Abhinav is Vice President of Commercial Analytics Solutions at IQVIA, focusing on how AI can revolutionize pharmaceutical commercialization strategy. He brings extensive experience in leveraging advanced analytics and machine learning to optimize brand outreach and market access in healthcare, ensuring drugs reach the right patients at the right time.
The most critical advice for organizations adopting agentic AI is to begin with a specific business challenge rather than seeking ways to implement new technology. (23:40) Abhinav emphasizes avoiding the "hammer looking for a nail" approach by first understanding how the AI use case aligns with strategic goals like reducing time-to-market or increasing HCP engagement. This problem-first methodology ensures that AI implementations deliver measurable value rather than becoming expensive experiments. Companies should establish clear KPIs such as faster product launches, improved marketing campaign cost-per-acquisition, or enhanced patient engagement before selecting AI solutions.
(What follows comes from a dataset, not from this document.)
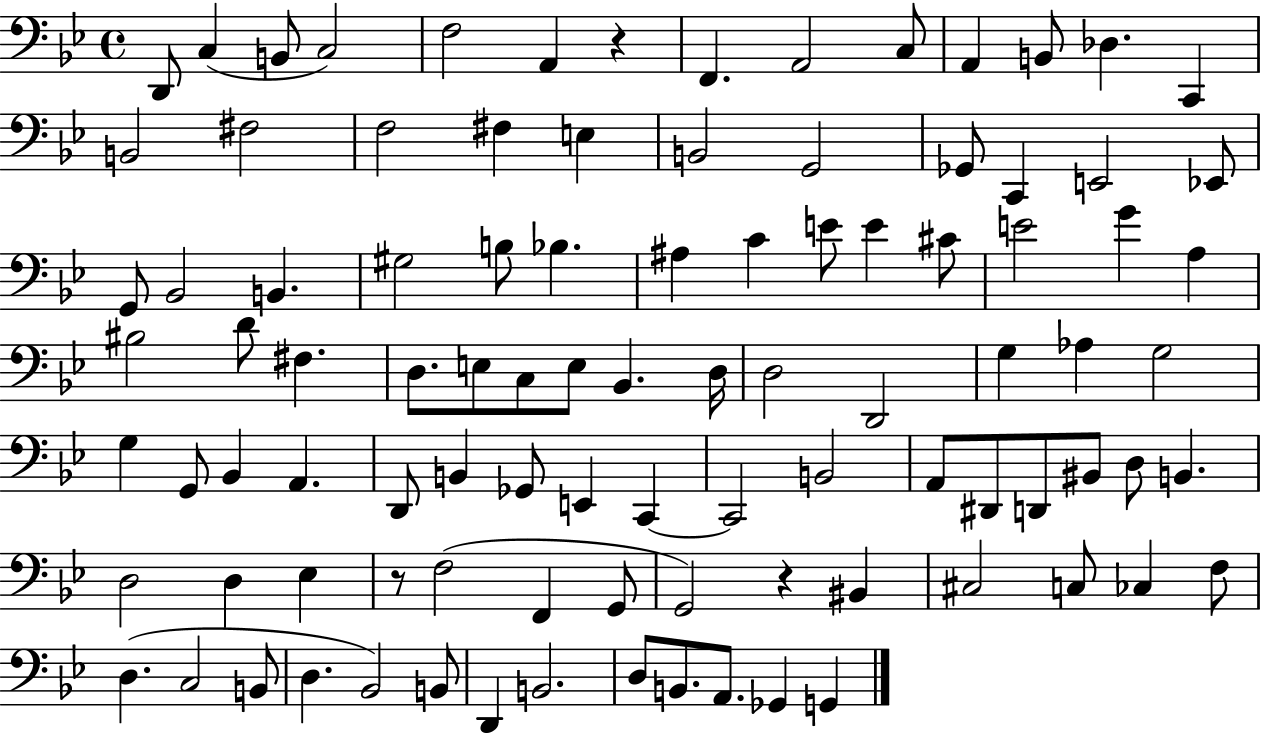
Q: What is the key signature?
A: BES major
Successful agentic AI adoption requires a disciplined approach to piloting that includes quick decision-making gates and clear success criteria. (24:14) Organizations struggle when they extend pilots indefinitely without making go/no-go decisions, creating a cycle of proof-of-concepts that never reach operational scale. The key is running focused pilots with predetermined metrics and timelines, then making rapid decisions about scaling or pivoting. This approach prevents the common trap of perpetual testing phases that drain resources without delivering business value.
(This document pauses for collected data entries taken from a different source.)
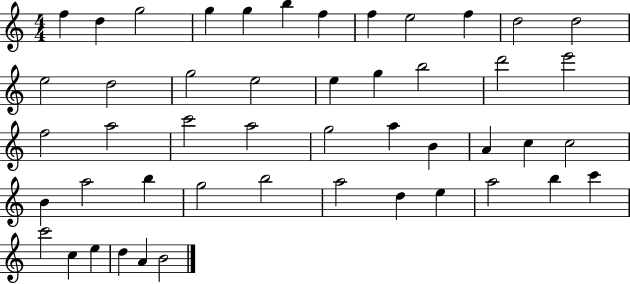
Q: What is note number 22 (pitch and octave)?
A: F5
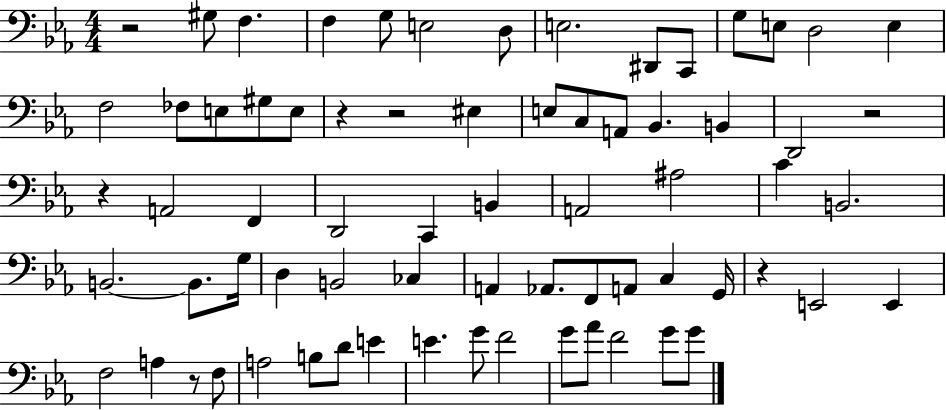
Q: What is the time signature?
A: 4/4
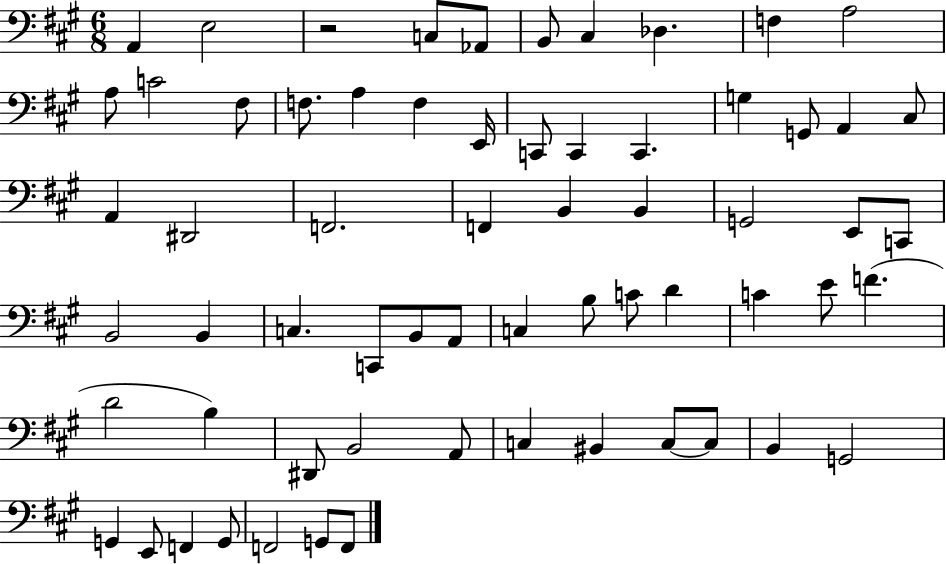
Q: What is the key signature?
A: A major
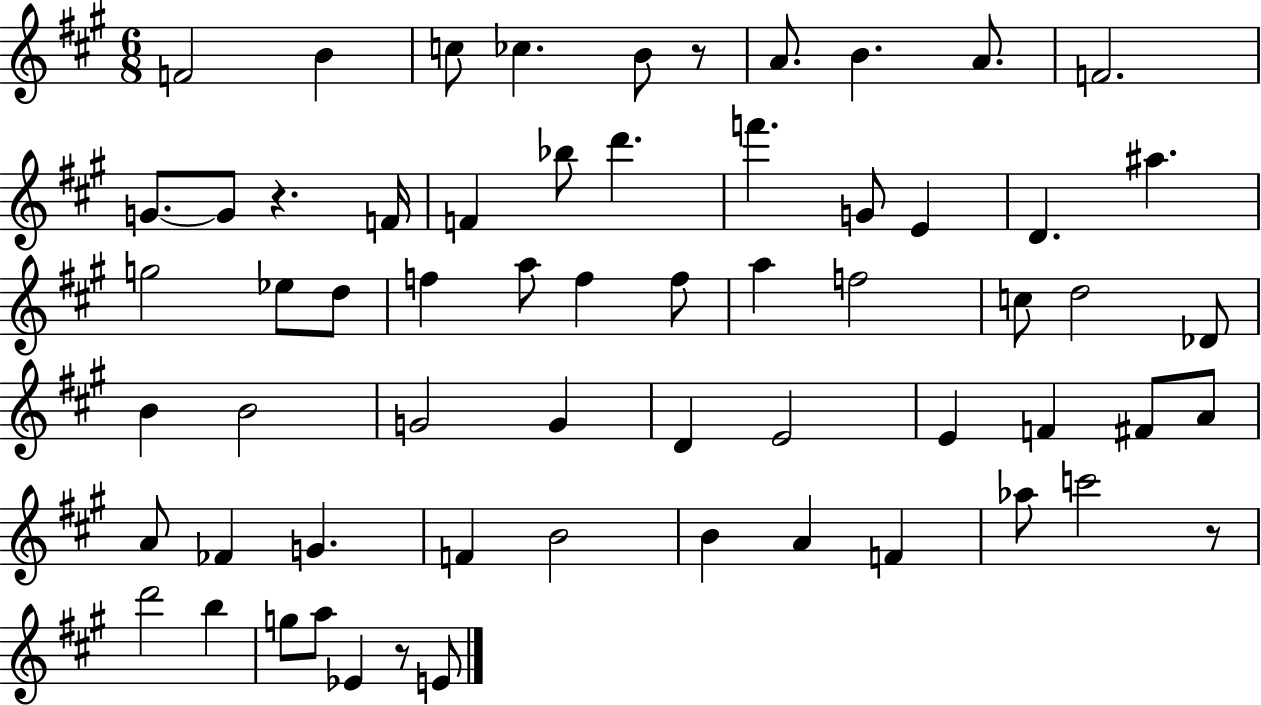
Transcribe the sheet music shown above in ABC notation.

Rather than spending years building perfect data lakes, companies should focus on ensuring their existing data is accessible, compliant, and well-documented for AI applications. (24:44) Abhinav notes that 80% of AI project time typically involves data preparation, but this shouldn't delay implementation. The focus should be on having compliant data sources, proper access controls, sufficient metadata for model training, and clear process documentation that can guide agent behavior. This pragmatic approach allows organizations to begin generating value while incrementally improving their data infrastructure.
The hardest part of agentic AI implementation is the "last mile" - moving from successful pilots to full operational deployment. (25:37) This requires thinking beyond technical scalability to include organizational readiness, change management strategies, and workforce transformation. Companies need to prepare for hiring people who will work alongside agents and develop new operational processes. This transformational change affects entire organizations rather than isolated departments, requiring a village-wide approach to adoption.
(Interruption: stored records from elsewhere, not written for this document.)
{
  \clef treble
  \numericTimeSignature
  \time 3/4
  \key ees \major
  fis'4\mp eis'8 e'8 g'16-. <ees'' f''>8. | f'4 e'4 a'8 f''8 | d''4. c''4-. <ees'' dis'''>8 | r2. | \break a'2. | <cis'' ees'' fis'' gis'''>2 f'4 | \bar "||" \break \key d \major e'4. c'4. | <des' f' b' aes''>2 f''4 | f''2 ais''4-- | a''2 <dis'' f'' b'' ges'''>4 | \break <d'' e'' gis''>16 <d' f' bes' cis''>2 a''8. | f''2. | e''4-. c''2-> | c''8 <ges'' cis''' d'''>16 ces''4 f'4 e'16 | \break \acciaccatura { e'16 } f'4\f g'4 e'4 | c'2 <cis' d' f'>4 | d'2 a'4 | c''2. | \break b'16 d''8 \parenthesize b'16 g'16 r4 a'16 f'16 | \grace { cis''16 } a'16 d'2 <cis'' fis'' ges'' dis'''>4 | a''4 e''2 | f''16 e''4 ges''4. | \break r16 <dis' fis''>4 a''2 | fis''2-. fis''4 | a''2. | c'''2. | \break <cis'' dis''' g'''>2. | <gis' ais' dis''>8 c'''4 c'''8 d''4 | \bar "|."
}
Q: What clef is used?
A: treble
Traditional performance metrics often fail when evaluating agentic AI because there's frequently no "gold standard" for comparison in manual processes. (26:11) Raja points out that different people performing the same manual task often produce different results, making it difficult to establish accuracy benchmarks. Organizations should focus on measuring agent performance against clearly defined outputs rather than trying to replicate inconsistent human performance. This shift requires developing new metrics that capture the unique value agents provide, such as consistency, speed, and the ability to process larger datasets than humans.